Saturday, April 15, 2006

What Next, Borussia Edmonton? How's About Winnipeg Hotspur?



Andy digs up a real scoop: although it is as of yet unnannounced, Toronto's Major League Soccer expansion franchise will be named Inter Toronto FC.

By choosing Inter, Maple Leaf Sports has signalled their overt desire to have the MLS resonate with Toronto's largest single ethnic community--the Italians. To any Italian worth their olive oil however, there will always be only one "Inter," and it won't find itself playing on the south side of the Gardiner Expressway.
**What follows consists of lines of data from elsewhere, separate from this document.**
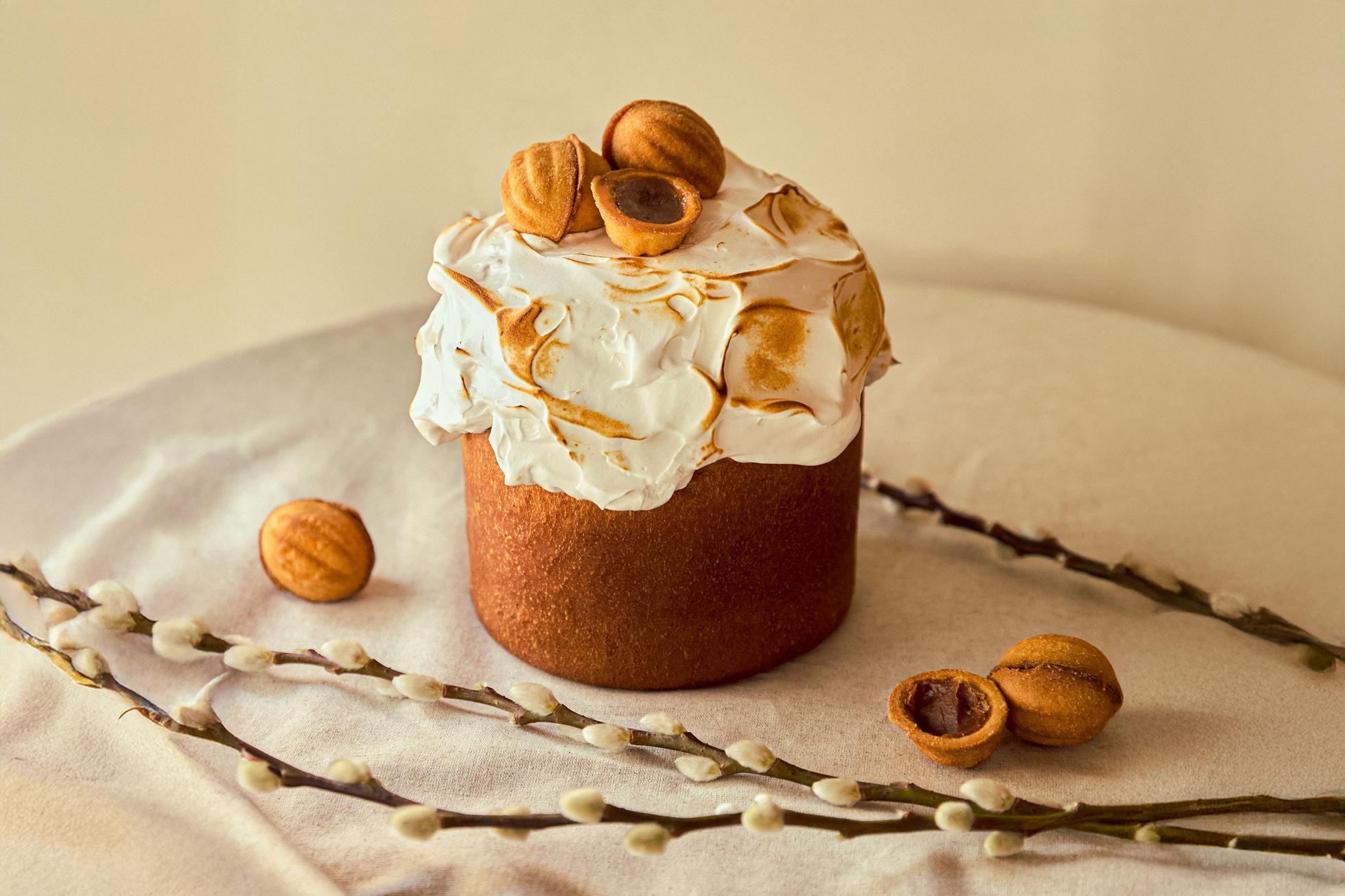 Кулич «Орешек»
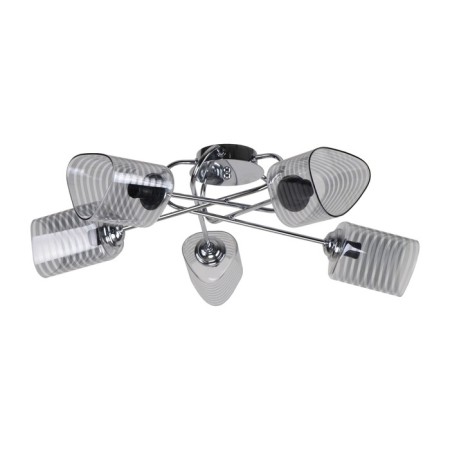Lamp ceiling Economy light 20778/5CR GR, 5x60W, E27, 20x62x62 cm, color chromium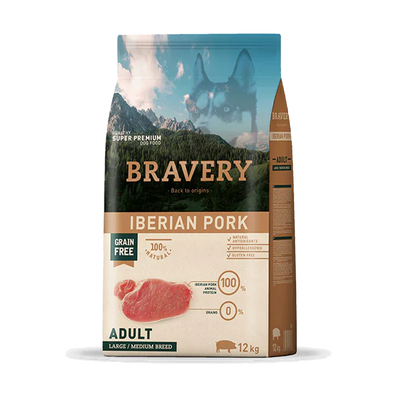 BRAVERY PORK - ADULT (MEDIUM /LARGE BREED) DOG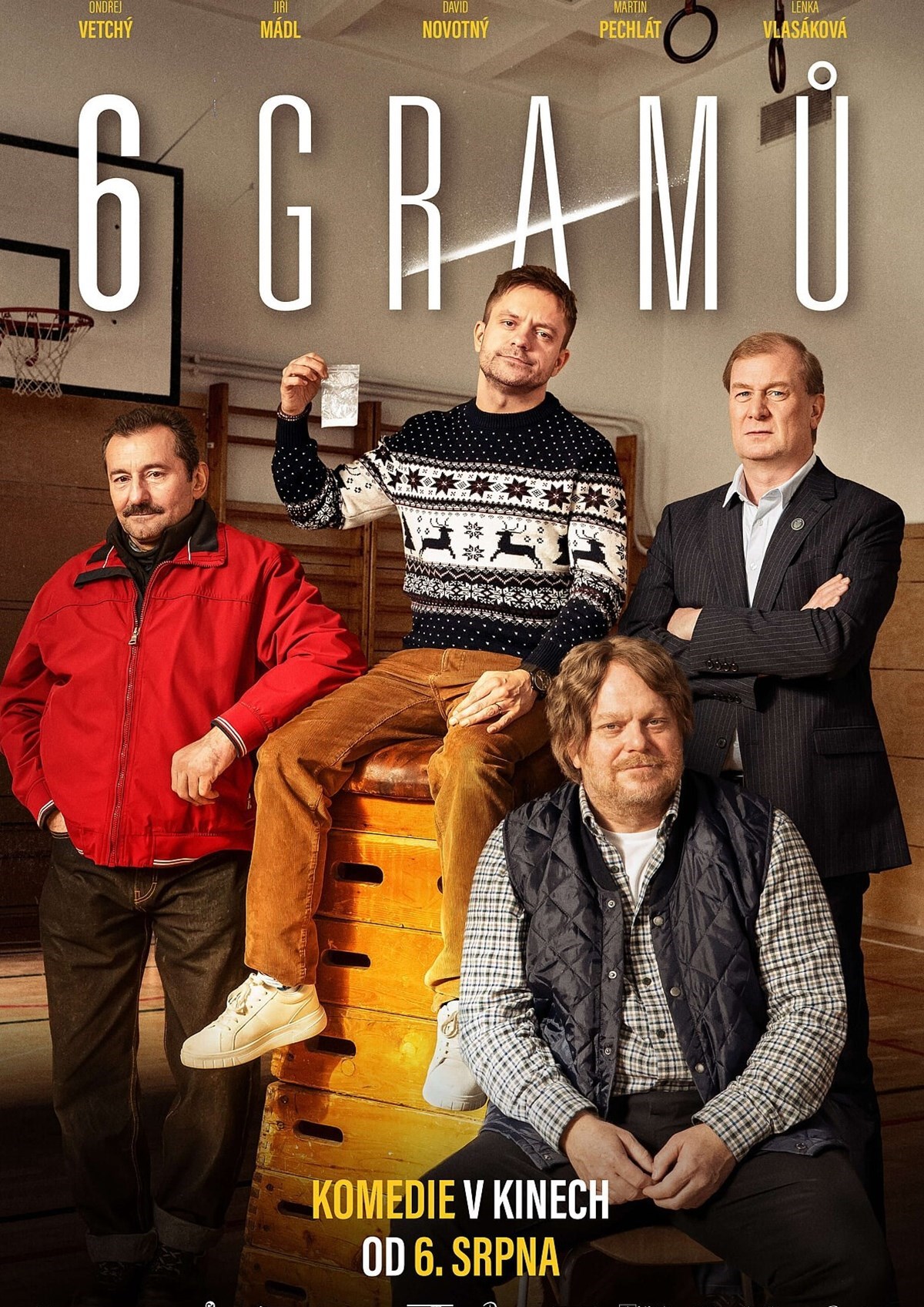 6 gramů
While I might like to mock the lack of originality in pilfering the new moniker from Inter Milan, I kind of like the name. Toronto is as international as any city in terms of its cultural make up, so Inter actually fits, although I have no idea if that is what Inter is intended to signify. Inter could have some deeper Italian soccer connotation along the lines of "dive like a fairy," "play for a tie," or "everyone loves a firecracker mob riot." And besides, several MLS teams have robbed their labels from other European super clubs: Real Salt Lake, Club Deportivo Chivas USA, and Dynamo Houston. I'm as guilty of this as anyone. Last year we named our poli sci indoor intramurals squad "Real Politik."

Slated to debut in 2007, Inter T.O.F.C. will have a different set of rules governing player nationality than stateside MLS rosters. According to our friends at the CBC, Toronto has to have mainly Canadian players, just as the Yankee teams are made up of Yanks. However, Inter T.O. can take a few more internationals --that would be non-Canadians-- than the American squads can, presumably to make up for the shallower Canadian talent pool. This might strike some football fans as odd, given that the FA, for instance, has no foreign player limitation rules (causing some to get on teams like Arsenal for their paucity of English talent). However, it is clear that the emergence of the MLS as a legitimate sporting league --I admit I don't follow it but I know they get regular 20,000 fan gates-- has greatly boosted the American side in international competition. The opportunity for Americans to play regular professional football in a viable league when European football is that much more inaccessible, coupled with the influence of foreign players drawn in by respectable salaries, has gradually increased the quality of the MLS, to the point where star MLS players are being courted in Europe. Most hopeful for the future of the MLS is the tendency for the best players to stay rather than be poached to the other side of the pond. If this trend can continue, we might get the best Canadian players deciding to stay here, making for a better international squad that canucks living in Europe might be less ashamed to play for. While Owen Hargreaves can never play for Canada after collecting a respectable number of England caps, we can hope that the next Hargreaves decides playing for Canada is better than riding the bench for his mommy's motherland.

I'm excited by the prospect of decent pro football in Toronto. If they can put out a good product I expect it to be a success.

2 Comments:

At 9:08 PM, Blogger Alex said...

1. When did San Jose lose their team? Was it part of the league's master plan to get Landon Donovan onto a marquee team (LA)?

2. It took me about 5 minutes to figure out where Chivas USA plays their home games.

3. I don't see the connection of most of the bastardized European names. Real Salt Lake? Who is that appealing too? Andrei Kirilenko is as ethnic as it gets in Utah. And speaking of, is there a large Russian community in Houston that I am unaware of, or is there no connection to how their team earned the Dynamo name?

4. Murph, how could you not DC United in the aforementioned category. They were one of the founding teams when MLS started up a decade ago. As an aside, I seem to know more than I should about MLS.

5. One other connection to the Europeanization of soccer is the New York MetroStars being renamed the Red Bulls, after their new energy drink-producing owners. This is the first step towards advertising on the jerseys.

6. Real Politik. That's gold.

 
At 10:15 AM, Blogger Fred Dynamite said...

As I stated, I don't follow MLS. I will soon be hooking up Fox Sports World which could change that, but frankly its enough to keep up with the continent. A good home side however could pique interest enough to change all of that.

Good point on DC United. Perhaps the oversight was a result of my subconscious annoyance that Man U is colloquially referred to as just "United" when there is another United out there - my beloved Newcastle United.

I recognize that there aren't huge local ethnic affiliations to the other club names, like Latinos in Salt Lake. But Real Madrid is a global brand. Any Dynamo just sounds cool.

Calling your team the Red Bulls is atrocious. It reminds me of how the local Tim Horton's franchise often doles out uniforms to the neighborhood pee-wee squad. Soon every under-9 soccer squad will be called the "Timbits" and every game a Timbits versus Timbits derby.

I prefer naming your team something non-sensical and abstract, as MLB does. Various sox, birds, natives, colors, funny meaningless adjectives. I hate the trend of calling your team something menacing, like the Wild or Grizzlies or Ice Dogs or whatever. The aforementioned soccer names, despite being rip-offs, are suitably inconspicious while having a nice ring to them.